Outwitting
the Enemy
Choosing your battles
and outwitting the 1devil.
We've all heard the following phrases at some time, “Why did you
let her get to you like that?” “That's not a big deal. I wouldn't
even worry about that?” or “Girl, don't waste your time and
energy on that idiot.” or “Girl, it's too hot for that mess.”
Somewhere along those lines. What those phrases truly mean is, Choose
your battles, but that is not one of them.
We all have experienced
times in our life where people just get on our last nerve. Our
buttons have been pushed to the limit. Our patience has dwindled to
nothing and our fists are clenched. Our voices are raised and our
blood pressure is boiling. We've all been there at some point and
some of you were there... yesterday. But when we talk about choosing
our battles, the battles that we choose will not bring us to the
point of clenched fists, neither will the ones that we do not choose.
Everything that is mentioned above are signs of a person out of
control.

**Exercise description**
Reproduce the passage on choosing your battles from "We all have" to "do not choose.", keeping every word and mark unchanged.

**Information supplied**

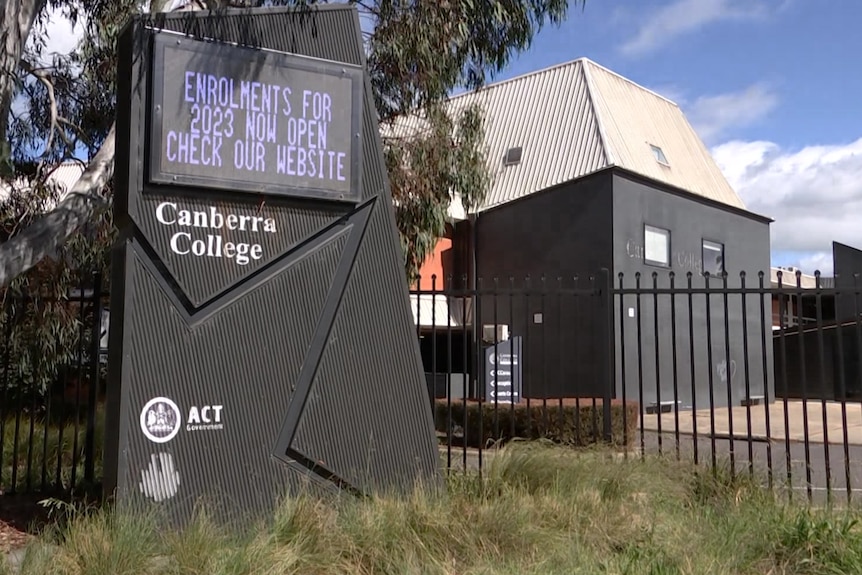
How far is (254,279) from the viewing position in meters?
6.32

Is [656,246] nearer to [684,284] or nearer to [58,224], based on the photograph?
[684,284]

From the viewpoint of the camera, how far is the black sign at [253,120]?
6.08 m

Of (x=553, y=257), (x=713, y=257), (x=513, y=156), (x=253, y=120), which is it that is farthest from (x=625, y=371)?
(x=713, y=257)

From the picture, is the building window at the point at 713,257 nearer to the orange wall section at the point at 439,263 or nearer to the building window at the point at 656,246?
the building window at the point at 656,246

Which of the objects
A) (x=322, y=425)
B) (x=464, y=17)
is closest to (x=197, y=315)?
(x=322, y=425)

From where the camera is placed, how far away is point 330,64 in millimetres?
6801

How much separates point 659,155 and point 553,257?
5.06m

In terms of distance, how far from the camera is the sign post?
5.90 m

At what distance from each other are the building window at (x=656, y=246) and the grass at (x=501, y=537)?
16113mm

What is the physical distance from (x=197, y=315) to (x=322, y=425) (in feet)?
4.01

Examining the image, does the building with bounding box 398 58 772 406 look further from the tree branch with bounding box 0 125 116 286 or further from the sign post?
the sign post

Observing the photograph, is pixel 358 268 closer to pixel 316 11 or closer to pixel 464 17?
pixel 316 11

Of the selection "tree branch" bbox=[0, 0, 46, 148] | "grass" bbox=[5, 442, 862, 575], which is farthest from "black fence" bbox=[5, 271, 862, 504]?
"tree branch" bbox=[0, 0, 46, 148]

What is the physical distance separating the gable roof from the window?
134 mm
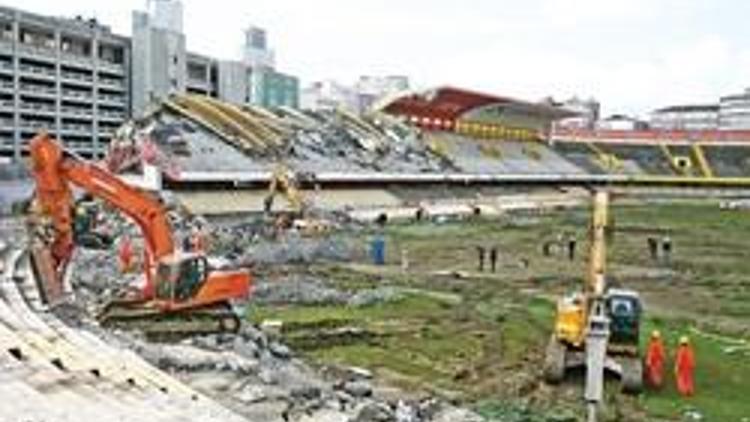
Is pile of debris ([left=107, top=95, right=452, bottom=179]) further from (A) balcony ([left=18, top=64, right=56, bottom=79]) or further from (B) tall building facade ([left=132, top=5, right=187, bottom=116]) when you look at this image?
(A) balcony ([left=18, top=64, right=56, bottom=79])

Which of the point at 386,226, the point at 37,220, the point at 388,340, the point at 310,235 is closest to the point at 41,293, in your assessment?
the point at 37,220

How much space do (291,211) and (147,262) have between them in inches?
1132

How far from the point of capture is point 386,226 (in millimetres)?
56406

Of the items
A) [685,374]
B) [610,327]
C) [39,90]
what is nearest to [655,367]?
[685,374]

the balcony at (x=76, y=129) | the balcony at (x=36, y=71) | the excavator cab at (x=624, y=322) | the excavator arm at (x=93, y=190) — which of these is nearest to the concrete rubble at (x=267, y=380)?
the excavator arm at (x=93, y=190)

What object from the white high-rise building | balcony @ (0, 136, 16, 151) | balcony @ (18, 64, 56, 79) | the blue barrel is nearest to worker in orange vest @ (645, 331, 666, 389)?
the blue barrel

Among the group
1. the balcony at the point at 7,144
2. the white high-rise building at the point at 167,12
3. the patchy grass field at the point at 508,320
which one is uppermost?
the white high-rise building at the point at 167,12

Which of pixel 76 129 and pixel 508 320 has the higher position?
pixel 76 129

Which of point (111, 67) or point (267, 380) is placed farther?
point (111, 67)

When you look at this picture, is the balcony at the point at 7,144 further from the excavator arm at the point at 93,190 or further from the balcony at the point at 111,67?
the excavator arm at the point at 93,190

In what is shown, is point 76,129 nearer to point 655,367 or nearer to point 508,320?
point 508,320

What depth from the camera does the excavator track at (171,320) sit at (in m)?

**Reply to the exercise**
We all have experienced
times in our life where people just get on our last nerve. Our
buttons have been pushed to the limit. Our patience has dwindled to
nothing and our fists are clenched. Our voices are raised and our
blood pressure is boiling. We've all been there at some point and
some of you were there... yesterday. But when we talk about choosing
our battles, the battles that we choose will not bring us to the
point of clenched fists, neither will the ones that we do not choose.